Und um es kurz und knackig zu machen: One Battle After Another ist politisch angehaucht. Viel mehr sogar noch ist es eine aktuelle Stimmungslage der USA. Doch Anderson gelingt es, all das auf eine nicht penetrante Art zu verpacken. Den Film nicht in irgendwelchen Ideologien abdriften zu lassen. Als auf einmal der sogenannte "Christmas Adventurers Club", eine geheime Vereinigung reicher, weißer Männer (sogenannte White Supremacists) ins Spiel kommt, weiß man, worauf man sich bei One Battle After Another einlassen muss. Nichts ist heilig. Niemand ist sicher. Nicht einmal die Mitglieder in dieser Vereinigung. Getreu dem Motto, wer nicht mit am Tisch sitzt, der landet auf der Speisekarte. Gefressen oder gefressen werden - One Battle After Another.



Fazit:

Paul Thomas Anderson macht weiter genau das, worauf er Bock hat. One Battle After Another ist erneut eine Liebeserklärung von Anderson an das strauchelnde Kino. Nicht jeder wird Andersons modernes Märchen mögen. Dafür piekst der Film vielleicht auch manchmal zu sehr da, wo es weh tut. Bildgewaltig und herausragend geschauspielert (was auch für die Newcomerin Chase Infinity gilt, die hier als Pats Tochter Willa/Charlene überzeugt), gibt es außer einem vielleicht etwas zu großzügig angelegten Showdown nichts, was ich dem Film auch nur ansatzweise vorwerfen könnte. One Battle After Another ist ein Film, der einzig und alleine für die große Leinwand gemacht ist. Er erinnert uns daran, warum es Kinos gibt, warum wir diese mittlerweile völlig überteuerten Lichtspielhäuser mal gerne besucht haben.

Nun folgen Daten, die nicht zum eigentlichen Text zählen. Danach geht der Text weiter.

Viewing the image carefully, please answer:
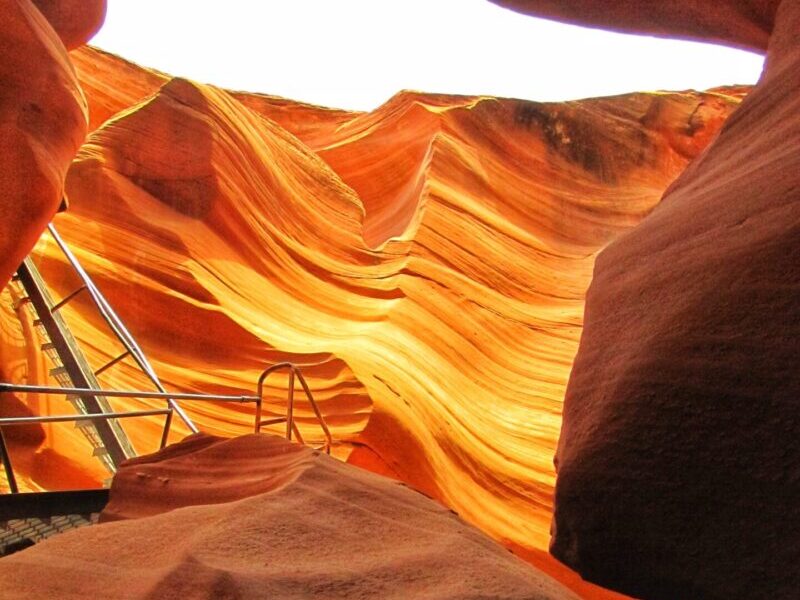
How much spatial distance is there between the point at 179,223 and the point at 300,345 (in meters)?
1.24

Und vielleicht ist dann da doch noch eine einzige, weitere Sünde, die dieser Film begeht: Ein weiterer Paul Thomas Anderson Film ohne Philip Seymour Hoffman. Er war leider wieder unpässlich, wird es wohl auch für immer bleiben. Das wäre ein Film nach seinem Geschmack gewesen und er hätte ihn sehr wahrscheinlich geliebt. Auf dieser doch wehmütigen Note endet die Besprechung dann auch. Auf einer hohen Note aber: Bitte anschauen. Auf der großen Leinwand. Am besten im O-Ton.